• WORK INSTRUCTIONS
Copy the items below with every "legend" changed to "key", leaving everything else as it is.

----

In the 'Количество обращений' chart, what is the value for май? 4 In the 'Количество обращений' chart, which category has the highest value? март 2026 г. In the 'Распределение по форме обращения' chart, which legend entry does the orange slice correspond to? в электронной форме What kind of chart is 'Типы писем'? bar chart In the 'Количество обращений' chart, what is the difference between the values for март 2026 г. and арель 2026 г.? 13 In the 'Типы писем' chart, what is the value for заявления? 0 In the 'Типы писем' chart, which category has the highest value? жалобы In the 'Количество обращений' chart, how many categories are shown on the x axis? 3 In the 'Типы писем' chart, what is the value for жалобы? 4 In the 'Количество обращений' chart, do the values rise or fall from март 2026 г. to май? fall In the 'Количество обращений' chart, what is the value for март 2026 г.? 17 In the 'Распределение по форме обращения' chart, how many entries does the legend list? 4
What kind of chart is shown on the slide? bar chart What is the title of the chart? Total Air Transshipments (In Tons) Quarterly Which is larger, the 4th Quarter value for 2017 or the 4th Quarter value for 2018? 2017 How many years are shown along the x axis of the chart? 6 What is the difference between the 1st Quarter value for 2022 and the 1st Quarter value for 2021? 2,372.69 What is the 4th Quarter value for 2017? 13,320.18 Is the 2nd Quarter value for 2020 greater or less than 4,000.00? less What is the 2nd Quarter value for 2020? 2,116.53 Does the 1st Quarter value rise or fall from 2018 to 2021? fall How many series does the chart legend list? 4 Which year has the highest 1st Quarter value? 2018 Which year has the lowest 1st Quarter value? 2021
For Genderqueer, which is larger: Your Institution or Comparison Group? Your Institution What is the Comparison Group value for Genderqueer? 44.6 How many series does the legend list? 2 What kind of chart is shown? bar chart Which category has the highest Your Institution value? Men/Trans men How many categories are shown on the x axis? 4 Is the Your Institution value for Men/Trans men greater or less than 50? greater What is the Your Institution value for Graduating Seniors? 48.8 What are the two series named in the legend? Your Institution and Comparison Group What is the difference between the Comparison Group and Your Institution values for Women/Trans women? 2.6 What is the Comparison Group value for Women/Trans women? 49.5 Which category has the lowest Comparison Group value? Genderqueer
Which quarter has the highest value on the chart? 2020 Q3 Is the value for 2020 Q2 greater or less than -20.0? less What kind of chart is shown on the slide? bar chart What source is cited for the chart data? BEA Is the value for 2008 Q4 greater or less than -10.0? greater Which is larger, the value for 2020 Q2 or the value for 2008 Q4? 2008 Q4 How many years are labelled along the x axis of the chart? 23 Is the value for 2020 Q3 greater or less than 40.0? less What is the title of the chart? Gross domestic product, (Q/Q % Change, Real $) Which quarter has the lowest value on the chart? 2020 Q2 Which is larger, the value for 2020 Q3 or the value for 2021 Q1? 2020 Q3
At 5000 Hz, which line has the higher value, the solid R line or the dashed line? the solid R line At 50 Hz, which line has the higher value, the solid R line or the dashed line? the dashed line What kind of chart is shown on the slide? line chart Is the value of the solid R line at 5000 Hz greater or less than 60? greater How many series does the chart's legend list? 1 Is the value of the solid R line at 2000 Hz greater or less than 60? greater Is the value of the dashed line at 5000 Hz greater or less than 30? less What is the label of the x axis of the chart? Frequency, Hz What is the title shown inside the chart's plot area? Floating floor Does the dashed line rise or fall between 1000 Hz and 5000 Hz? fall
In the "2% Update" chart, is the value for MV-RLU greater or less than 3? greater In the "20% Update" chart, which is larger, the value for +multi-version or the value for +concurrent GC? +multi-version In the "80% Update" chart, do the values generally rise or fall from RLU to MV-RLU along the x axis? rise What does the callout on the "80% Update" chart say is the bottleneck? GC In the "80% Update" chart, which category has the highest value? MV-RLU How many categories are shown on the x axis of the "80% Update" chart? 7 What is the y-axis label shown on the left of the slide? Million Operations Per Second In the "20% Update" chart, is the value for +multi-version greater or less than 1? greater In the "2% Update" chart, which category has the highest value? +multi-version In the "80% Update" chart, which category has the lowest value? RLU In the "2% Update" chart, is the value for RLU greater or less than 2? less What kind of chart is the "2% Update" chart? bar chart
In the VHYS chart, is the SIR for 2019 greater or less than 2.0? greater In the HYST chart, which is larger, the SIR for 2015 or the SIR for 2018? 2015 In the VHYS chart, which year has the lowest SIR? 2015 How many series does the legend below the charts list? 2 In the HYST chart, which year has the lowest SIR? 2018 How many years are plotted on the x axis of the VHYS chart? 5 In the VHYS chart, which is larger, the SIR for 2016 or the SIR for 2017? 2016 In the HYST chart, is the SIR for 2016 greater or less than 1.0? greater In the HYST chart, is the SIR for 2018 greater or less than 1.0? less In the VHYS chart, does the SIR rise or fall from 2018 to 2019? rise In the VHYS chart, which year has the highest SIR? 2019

----

• ANSWER
In the 'Количество обращений' chart, what is the value for май? 4 In the 'Количество обращений' chart, which category has the highest value? март 2026 г. In the 'Распределение по форме обращения' chart, which key entry does the orange slice correspond to? в электронной форме What kind of chart is 'Типы писем'? bar chart In the 'Количество обращений' chart, what is the difference between the values for март 2026 г. and арель 2026 г.? 13 In the 'Типы писем' chart, what is the value for заявления? 0 In the 'Типы писем' chart, which category has the highest value? жалобы In the 'Количество обращений' chart, how many categories are shown on the x axis? 3 In the 'Типы писем' chart, what is the value for жалобы? 4 In the 'Количество обращений' chart, do the values rise or fall from март 2026 г. to май? fall In the 'Количество обращений' chart, what is the value for март 2026 г.? 17 In the 'Распределение по форме обращения' chart, how many entries does the key list? 4
What kind of chart is shown on the slide? bar chart What is the title of the chart? Total Air Transshipments (In Tons) Quarterly Which is larger, the 4th Quarter value for 2017 or the 4th Quarter value for 2018? 2017 How many years are shown along the x axis of the chart? 6 What is the difference between the 1st Quarter value for 2022 and the 1st Quarter value for 2021? 2,372.69 What is the 4th Quarter value for 2017? 13,320.18 Is the 2nd Quarter value for 2020 greater or less than 4,000.00? less What is the 2nd Quarter value for 2020? 2,116.53 Does the 1st Quarter value rise or fall from 2018 to 2021? fall How many series does the chart key list? 4 Which year has the highest 1st Quarter value? 2018 Which year has the lowest 1st Quarter value? 2021
For Genderqueer, which is larger: Your Institution or Comparison Group? Your Institution What is the Comparison Group value for Genderqueer? 44.6 How many series does the key list? 2 What kind of chart is shown? bar chart Which category has the highest Your Institution value? Men/Trans men How many categories are shown on the x axis? 4 Is the Your Institution value for Men/Trans men greater or less than 50? greater What is the Your Institution value for Graduating Seniors? 48.8 What are the two series named in the key? Your Institution and Comparison Group What is the difference between the Comparison Group and Your Institution values for Women/Trans women? 2.6 What is the Comparison Group value for Women/Trans women? 49.5 Which category has the lowest Comparison Group value? Genderqueer
Which quarter has the highest value on the chart? 2020 Q3 Is the value for 2020 Q2 greater or less than -20.0? less What kind of chart is shown on the slide? bar chart What source is cited for the chart data? BEA Is the value for 2008 Q4 greater or less than -10.0? greater Which is larger, the value for 2020 Q2 or the value for 2008 Q4? 2008 Q4 How many years are labelled along the x axis of the chart? 23 Is the value for 2020 Q3 greater or less than 40.0? less What is the title of the chart? Gross domestic product, (Q/Q % Change, Real $) Which quarter has the lowest value on the chart? 2020 Q2 Which is larger, the value for 2020 Q3 or the value for 2021 Q1? 2020 Q3
At 5000 Hz, which line has the higher value, the solid R line or the dashed line? the solid R line At 50 Hz, which line has the higher value, the solid R line or the dashed line? the dashed line What kind of chart is shown on the slide? line chart Is the value of the solid R line at 5000 Hz greater or less than 60? greater How many series does the chart's key list? 1 Is the value of the solid R line at 2000 Hz greater or less than 60? greater Is the value of the dashed line at 5000 Hz greater or less than 30? less What is the label of the x axis of the chart? Frequency, Hz What is the title shown inside the chart's plot area? Floating floor Does the dashed line rise or fall between 1000 Hz and 5000 Hz? fall
In the "2% Update" chart, is the value for MV-RLU greater or less than 3? greater In the "20% Update" chart, which is larger, the value for +multi-version or the value for +concurrent GC? +multi-version In the "80% Update" chart, do the values generally rise or fall from RLU to MV-RLU along the x axis? rise What does the callout on the "80% Update" chart say is the bottleneck? GC In the "80% Update" chart, which category has the highest value? MV-RLU How many categories are shown on the x axis of the "80% Update" chart? 7 What is the y-axis label shown on the left of the slide? Million Operations Per Second In the "20% Update" chart, is the value for +multi-version greater or less than 1? greater In the "2% Update" chart, which category has the highest value? +multi-version In the "80% Update" chart, which category has the lowest value? RLU In the "2% Update" chart, is the value for RLU greater or less than 2? less What kind of chart is the "2% Update" chart? bar chart
In the VHYS chart, is the SIR for 2019 greater or less than 2.0? greater In the HYST chart, which is larger, the SIR for 2015 or the SIR for 2018? 2015 In the VHYS chart, which year has the lowest SIR? 2015 How many series does the key below the charts list? 2 In the HYST chart, which year has the lowest SIR? 2018 How many years are plotted on the x axis of the VHYS chart? 5 In the VHYS chart, which is larger, the SIR for 2016 or the SIR for 2017? 2016 In the HYST chart, is the SIR for 2016 greater or less than 1.0? greater In the HYST chart, is the SIR for 2018 greater or less than 1.0? less In the VHYS chart, does the SIR rise or fall from 2018 to 2019? rise In the VHYS chart, which year has the highest SIR? 2019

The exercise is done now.